Ombudsman Deborah Howell tells me that she agrees with a disapproving note I sounded about Charlotte Allen's Washington Post article and that her own item on the subject will appear on Sunday. It sounds like she will also ask John Pomfret et al. to take responsibility for the piece.
In re: Allen's article, Kieran Healy offers that playing against type is a market niche:
When associations with some classification are strongly polarized, there'll be more anger and fighting, but also more incentive to play against type. And of course these processes take place within nested contexts, which complicates the dynamic. But the bottom line is that cross-cutting social categories will be filled with people happy to bear the intersection as an identity, and probably also to spend most of their time talking about it: hence black conservatives, marxist economists, Log-Cabin Republicans, ex-gay fundamentalists, pacifist Marines, libertarian environmentalists, pro-life Democrats, or what have you.Playing-against-type articles are great for newspapers: they draw eyeballs. PATs allow editors to telegraph to one set of readers that they run a truly liberal paper, one that encompasses many viewpoints and isn't afraid to interrogate uncomfortable truths. At the same time PATs allow editors to telegraph to another set of readers that they are on their side.

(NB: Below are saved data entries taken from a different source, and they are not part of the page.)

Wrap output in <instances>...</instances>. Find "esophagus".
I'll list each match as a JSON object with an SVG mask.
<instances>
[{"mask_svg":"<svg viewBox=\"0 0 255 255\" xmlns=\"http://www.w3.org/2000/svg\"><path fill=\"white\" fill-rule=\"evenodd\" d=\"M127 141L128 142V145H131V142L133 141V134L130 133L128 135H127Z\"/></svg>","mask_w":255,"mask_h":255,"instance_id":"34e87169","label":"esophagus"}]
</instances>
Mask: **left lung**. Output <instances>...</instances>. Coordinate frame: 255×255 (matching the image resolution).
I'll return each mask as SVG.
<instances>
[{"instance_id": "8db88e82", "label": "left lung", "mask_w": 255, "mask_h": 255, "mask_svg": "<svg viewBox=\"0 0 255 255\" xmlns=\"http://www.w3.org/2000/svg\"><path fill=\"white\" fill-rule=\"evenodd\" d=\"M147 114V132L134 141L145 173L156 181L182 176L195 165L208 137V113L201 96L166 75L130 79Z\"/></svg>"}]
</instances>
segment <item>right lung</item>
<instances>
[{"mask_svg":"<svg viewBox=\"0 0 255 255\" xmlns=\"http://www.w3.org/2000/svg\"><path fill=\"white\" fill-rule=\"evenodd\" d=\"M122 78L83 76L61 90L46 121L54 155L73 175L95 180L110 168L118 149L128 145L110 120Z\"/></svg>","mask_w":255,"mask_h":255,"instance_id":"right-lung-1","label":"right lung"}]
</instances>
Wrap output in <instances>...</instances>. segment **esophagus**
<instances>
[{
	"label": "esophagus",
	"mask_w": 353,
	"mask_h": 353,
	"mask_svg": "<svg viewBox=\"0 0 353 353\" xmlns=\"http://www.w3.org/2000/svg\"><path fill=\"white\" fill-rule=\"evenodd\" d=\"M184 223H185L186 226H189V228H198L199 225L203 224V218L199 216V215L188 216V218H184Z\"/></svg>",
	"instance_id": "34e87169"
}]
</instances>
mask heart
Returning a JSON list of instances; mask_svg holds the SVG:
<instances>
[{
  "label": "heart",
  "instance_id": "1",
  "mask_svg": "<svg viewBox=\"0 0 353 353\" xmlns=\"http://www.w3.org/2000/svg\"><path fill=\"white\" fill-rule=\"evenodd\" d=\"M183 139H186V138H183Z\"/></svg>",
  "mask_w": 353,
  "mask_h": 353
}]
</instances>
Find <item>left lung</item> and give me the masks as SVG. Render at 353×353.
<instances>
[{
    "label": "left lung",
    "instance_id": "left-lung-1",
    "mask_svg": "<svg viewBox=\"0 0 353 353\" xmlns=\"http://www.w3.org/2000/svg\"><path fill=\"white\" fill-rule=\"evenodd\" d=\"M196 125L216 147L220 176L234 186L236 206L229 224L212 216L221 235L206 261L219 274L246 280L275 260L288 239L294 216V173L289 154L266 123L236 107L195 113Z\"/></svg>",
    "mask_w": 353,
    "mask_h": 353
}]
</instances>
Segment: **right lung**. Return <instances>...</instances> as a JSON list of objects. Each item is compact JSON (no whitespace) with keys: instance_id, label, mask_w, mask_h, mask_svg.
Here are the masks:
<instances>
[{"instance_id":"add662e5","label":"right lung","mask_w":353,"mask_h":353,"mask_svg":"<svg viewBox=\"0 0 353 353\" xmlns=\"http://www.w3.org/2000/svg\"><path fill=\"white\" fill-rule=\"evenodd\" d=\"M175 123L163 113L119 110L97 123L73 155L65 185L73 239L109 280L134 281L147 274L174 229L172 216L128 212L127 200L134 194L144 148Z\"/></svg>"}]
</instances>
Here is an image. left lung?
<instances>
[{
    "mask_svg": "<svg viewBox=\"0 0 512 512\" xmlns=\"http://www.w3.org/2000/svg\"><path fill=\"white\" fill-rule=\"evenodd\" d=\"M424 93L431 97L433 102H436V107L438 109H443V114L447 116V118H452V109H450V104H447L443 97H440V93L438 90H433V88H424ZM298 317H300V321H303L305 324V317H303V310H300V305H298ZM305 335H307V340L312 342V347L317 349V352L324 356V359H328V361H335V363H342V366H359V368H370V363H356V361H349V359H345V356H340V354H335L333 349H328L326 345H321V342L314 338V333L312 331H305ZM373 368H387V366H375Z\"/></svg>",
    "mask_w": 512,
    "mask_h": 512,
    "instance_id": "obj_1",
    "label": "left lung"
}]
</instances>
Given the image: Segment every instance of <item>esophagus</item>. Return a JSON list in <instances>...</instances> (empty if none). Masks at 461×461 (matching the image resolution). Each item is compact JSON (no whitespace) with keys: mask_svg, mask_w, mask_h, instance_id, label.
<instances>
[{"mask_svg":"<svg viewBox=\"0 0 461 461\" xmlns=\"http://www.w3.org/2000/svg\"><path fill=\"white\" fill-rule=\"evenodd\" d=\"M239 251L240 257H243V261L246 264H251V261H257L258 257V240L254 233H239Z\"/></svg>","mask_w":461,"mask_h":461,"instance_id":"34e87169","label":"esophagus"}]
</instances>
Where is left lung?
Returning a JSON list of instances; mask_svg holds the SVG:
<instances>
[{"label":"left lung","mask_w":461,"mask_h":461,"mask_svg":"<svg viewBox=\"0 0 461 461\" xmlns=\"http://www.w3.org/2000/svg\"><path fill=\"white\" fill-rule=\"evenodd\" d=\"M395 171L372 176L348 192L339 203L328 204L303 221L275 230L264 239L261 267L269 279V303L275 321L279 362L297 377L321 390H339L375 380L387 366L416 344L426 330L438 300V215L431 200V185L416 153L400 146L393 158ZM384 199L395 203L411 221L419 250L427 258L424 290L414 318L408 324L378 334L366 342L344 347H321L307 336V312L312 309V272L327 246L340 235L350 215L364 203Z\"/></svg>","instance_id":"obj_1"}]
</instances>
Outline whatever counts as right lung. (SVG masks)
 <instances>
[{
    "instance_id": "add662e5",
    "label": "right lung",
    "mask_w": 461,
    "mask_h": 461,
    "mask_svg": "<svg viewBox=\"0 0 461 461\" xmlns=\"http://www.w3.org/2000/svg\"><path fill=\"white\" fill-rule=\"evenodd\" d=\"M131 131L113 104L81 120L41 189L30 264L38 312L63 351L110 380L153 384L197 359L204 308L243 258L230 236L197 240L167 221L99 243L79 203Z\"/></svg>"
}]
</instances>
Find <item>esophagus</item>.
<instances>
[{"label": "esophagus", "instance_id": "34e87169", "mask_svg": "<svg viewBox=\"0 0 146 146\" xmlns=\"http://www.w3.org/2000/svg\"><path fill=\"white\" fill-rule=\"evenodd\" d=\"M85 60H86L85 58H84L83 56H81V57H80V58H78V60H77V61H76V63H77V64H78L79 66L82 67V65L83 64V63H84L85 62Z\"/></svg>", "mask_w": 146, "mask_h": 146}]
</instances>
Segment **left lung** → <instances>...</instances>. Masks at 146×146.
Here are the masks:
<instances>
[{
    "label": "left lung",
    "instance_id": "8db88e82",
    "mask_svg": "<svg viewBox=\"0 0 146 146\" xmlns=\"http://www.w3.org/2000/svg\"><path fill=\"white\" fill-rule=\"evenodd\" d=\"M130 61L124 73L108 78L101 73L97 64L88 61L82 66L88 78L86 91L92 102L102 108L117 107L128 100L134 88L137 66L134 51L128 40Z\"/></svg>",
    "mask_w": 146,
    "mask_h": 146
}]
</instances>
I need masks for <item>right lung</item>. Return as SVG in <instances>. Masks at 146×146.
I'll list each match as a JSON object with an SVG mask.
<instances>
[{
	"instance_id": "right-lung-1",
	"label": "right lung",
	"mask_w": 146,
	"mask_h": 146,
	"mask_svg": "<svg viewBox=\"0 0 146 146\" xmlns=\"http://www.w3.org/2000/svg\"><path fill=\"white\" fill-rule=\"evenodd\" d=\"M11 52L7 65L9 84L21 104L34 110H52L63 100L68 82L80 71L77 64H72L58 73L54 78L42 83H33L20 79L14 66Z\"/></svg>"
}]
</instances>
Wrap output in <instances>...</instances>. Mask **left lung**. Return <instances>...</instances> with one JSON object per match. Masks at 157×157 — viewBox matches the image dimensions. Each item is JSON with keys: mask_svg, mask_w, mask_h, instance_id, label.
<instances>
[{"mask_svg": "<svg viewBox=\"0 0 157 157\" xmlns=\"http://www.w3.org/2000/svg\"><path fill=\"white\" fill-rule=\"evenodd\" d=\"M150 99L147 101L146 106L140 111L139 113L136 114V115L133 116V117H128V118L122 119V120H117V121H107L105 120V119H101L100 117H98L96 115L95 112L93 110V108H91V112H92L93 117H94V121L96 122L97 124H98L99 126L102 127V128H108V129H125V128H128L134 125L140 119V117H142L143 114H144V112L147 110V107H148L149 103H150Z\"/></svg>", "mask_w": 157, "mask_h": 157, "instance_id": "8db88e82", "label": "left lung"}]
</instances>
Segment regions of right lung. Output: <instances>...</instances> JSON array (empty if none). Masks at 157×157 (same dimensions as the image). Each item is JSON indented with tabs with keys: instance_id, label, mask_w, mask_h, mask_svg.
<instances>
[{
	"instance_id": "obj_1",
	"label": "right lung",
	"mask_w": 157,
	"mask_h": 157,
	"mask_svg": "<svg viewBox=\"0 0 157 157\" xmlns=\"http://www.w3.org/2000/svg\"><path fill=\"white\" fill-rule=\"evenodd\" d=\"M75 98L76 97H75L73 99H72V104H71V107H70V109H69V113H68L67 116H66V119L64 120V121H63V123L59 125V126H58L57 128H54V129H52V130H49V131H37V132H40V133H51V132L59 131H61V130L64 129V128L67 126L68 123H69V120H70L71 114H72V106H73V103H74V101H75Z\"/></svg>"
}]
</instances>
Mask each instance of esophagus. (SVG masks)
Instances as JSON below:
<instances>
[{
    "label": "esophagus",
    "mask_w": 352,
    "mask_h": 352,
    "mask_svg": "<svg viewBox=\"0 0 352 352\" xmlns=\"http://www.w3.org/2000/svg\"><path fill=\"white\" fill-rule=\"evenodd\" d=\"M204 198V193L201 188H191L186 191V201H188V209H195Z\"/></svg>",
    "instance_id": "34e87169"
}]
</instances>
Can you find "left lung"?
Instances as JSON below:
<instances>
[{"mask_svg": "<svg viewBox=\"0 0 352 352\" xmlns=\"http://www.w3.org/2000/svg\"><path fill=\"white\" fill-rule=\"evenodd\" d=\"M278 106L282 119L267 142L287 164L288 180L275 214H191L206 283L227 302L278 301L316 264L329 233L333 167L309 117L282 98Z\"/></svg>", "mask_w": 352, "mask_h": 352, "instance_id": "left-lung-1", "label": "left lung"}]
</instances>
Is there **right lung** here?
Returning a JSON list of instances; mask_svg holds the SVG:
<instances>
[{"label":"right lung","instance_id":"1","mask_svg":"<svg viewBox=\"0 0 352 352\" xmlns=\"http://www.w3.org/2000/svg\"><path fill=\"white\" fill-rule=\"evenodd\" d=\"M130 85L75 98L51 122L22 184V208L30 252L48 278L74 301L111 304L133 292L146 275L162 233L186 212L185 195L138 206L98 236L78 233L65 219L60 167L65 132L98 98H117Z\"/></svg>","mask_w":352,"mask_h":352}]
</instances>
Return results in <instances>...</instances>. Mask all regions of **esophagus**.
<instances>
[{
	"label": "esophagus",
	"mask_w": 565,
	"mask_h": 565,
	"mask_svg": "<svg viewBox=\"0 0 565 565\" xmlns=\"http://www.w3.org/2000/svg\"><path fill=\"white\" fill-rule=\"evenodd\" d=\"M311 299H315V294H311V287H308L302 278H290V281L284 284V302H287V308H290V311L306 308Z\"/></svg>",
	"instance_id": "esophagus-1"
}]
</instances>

This does no one any service. Liberal readers don't like to read extremely wrong, offensive articles, whereas people who hold extremely wrong, offensive beliefs (such as the notion that women are stupid—not, by the by, poorly equipped relatively to perform spatial reasoning tasks but just plain pluck-dumb stupid) do not represent a sizable segment of the reading population. In order to preserve their liberal readership, the paper's editors must walk back on the article in clever ways, which, I guess, the troglodyte readership isn't supposed to notice. Which the troglodyte readership is happy to do, since the troglodyte readership is totally imaginary in the first place.